▶ [Work task]: Please restate word for word the lines of the entries below from the one with "Rochak Kohli on" to the one with "Question 3 Je", inclusive, and leave out every picture.

▶ [Supplied records]:
────
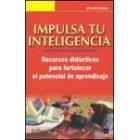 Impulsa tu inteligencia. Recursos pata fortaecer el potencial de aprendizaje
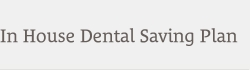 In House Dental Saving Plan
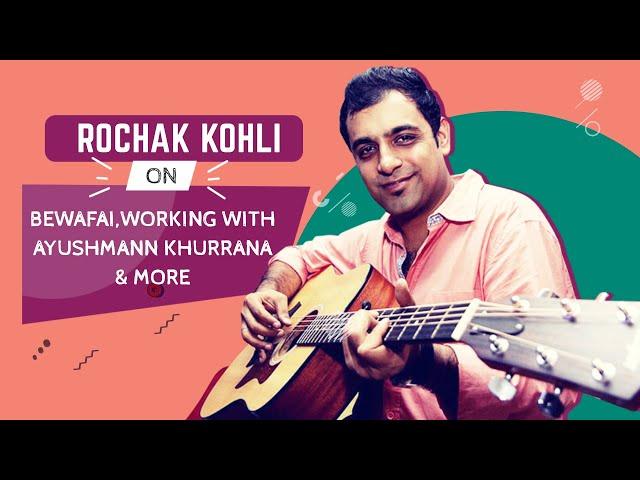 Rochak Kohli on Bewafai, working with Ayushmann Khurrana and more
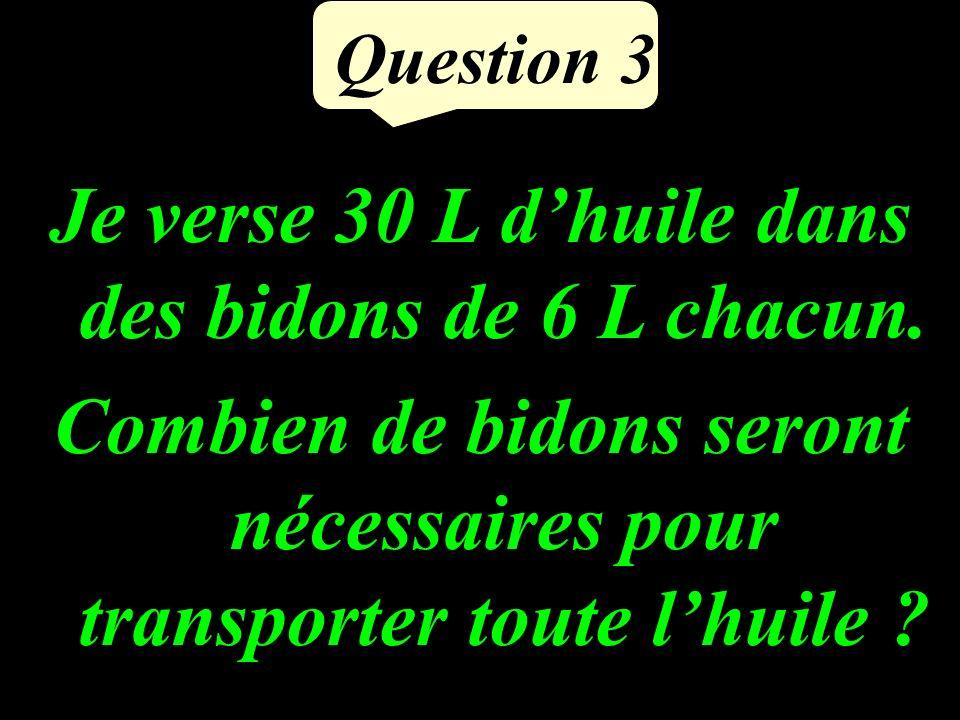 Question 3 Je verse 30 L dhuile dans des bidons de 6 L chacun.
────
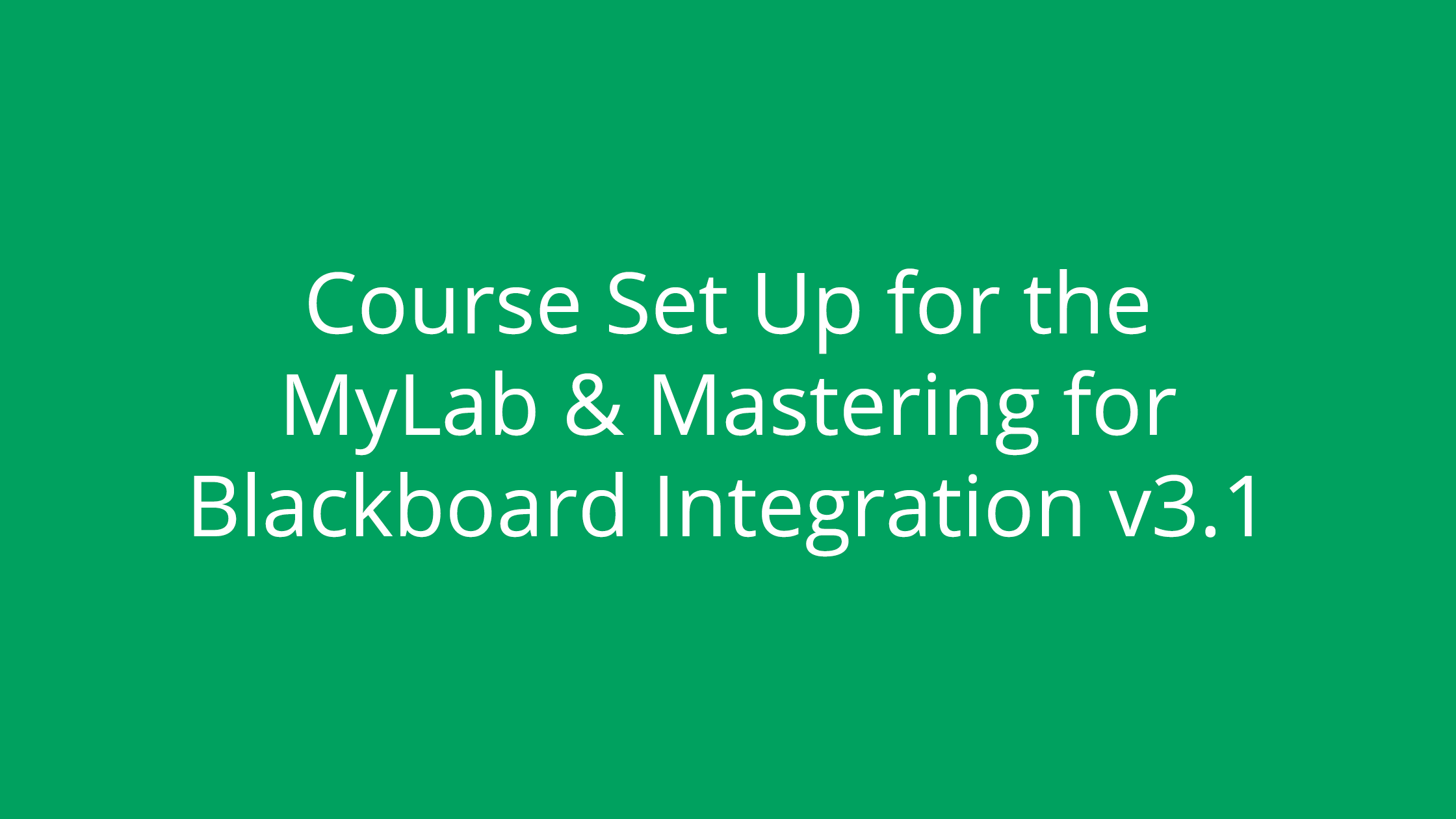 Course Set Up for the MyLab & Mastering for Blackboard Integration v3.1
────
▶ [Exercise answer]:
 Rochak Kohli on Bewafai, working with Ayushmann Khurrana and more
 Question 3 Je verse 30 L dhuile dans des bidons de 6 L chacun.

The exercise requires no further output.